Пошли разговоры, суды и пересуды, каков он будет, этот новый учитель.
Говорили не очень доброжелательно. Почему-то новый учитель - еще до первого
с ним знакомства - никаких надежд не внушал.
- Се-ра-фим? - с недоумением растягивала его имя одна из самых красивых
пансионерок, Леля Семилейская. - Ну, что за имя? "Херувим Иваныч!",
"Архангел Трофимыч!".
- Он, наверное, из поповского звания! - авторитетно утверждала Лена
Цыплунова. - Попович! Наверное, бывший семинарист... Патлатый, ручищи
красные, хам хамом!
- И преподает у мальчишек! - пискнула, как мышь, маленькая, худенькая
немочка-Эммочка фон Таль. - Наверное, привык говорить мальчишкам "ты" и
ругаться...
- И подзатыльники раздавать!

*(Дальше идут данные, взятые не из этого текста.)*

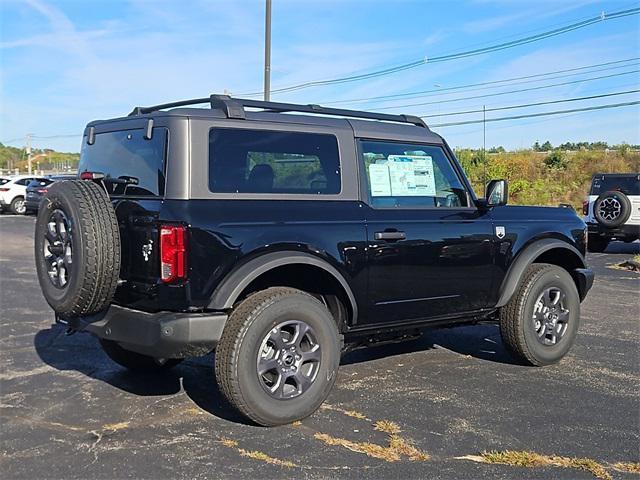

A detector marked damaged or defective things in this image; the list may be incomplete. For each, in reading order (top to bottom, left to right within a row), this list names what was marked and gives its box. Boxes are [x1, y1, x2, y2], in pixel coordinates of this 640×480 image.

cracked pavement [0, 216, 636, 478]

И зуботычины! - подсказывали со всех
сторон.
Такими невеселыми предсказаниями встретили у нас нового преподавателя
математики Серафима Григорьевича Горохова.
А он оказался совсем не таким, каким мы его воображали!

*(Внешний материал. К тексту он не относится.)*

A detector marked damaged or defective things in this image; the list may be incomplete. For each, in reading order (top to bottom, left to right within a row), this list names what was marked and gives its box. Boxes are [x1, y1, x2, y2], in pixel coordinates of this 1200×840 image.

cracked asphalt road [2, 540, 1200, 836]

Молодой - недавно окончил институт в Петербурге, - очень мягкий,
застенчивый, а главное - доброжелательный. Этого недостает многим из наших
преподавателей. У иных из них есть в душе - и мы это чувствуем! - глубокое,
застарелое недоверие к нам. Они считают нас способными если не на все
дурное, то уж во всяком случае на очень многое. Может быть, именно изза
этого мы с ними и на самом деле дурные: лгуньи, притворщицы, насмешницы.
Горохова мы поначалу встречаем неласково. Одни смеются над его очками с
темными стеклами, другие говорят:
- Да он нас боится! Что же это за учитель?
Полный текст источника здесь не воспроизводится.